Needless to say, one of the hallmarks of the COVID-19 pandemic is that many of us have had to spend long periods of time isolated from our friends and family members. Nostalgia for old games, then, is also a nostalgia for the times when we could freely hang out with our closest friends without worrying about anyone’s health or safety.
6. Nostalgia and the Gaming Identity
During the GamerGate saga, one of the contentious topics was the idea that “gamer” was an identity. This is why so many people raged at the Gamasutra article about how “‘Gamers’ Are Over”...while the writer wanted to comment on the definition of “gamer” shifting, many who consider “gamer” as their primary identity thought this and similar articles were an attack on their identity and lifestyle.
While the GamerGate people remain very sick in the head, their interpretation of “gamer” as an identity is actually tied to the appeal of retro titles.
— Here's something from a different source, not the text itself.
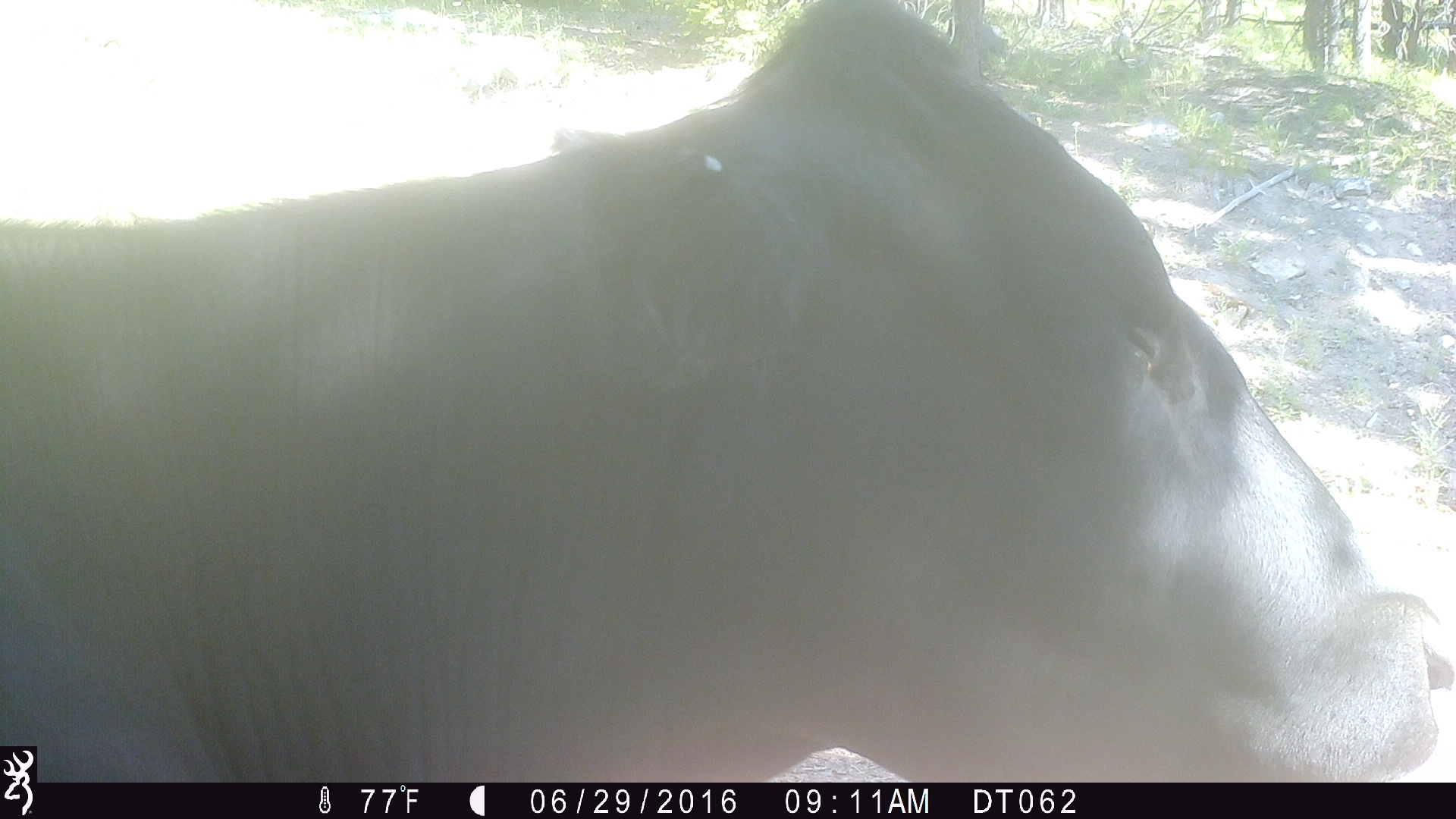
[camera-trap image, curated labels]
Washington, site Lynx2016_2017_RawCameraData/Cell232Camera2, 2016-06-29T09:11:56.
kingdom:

Researchers at Columbia University discovered that we tend to imprint on certain things at a young age, and these things tend to become central aspects of our identity. In other words, if you are playing games at a young enough age, you are likely to identify gaming as a key part of who you are.
How does this tie into modern nostalgia for classic games? Basically, when we remember ourselves playing these games, we remember ourselves at our best. You may suck at Starcraft 2, but you can revisit the original and remember when you were the best player at your school. And your life may feel out of control now, but you can grab a controller and remember the time you won that Street Fighter II tournament.
Whether you are feeling mild stress, missing your friends, or just need to remember who you were when times were better, retro video games provide a natural escape from time to time.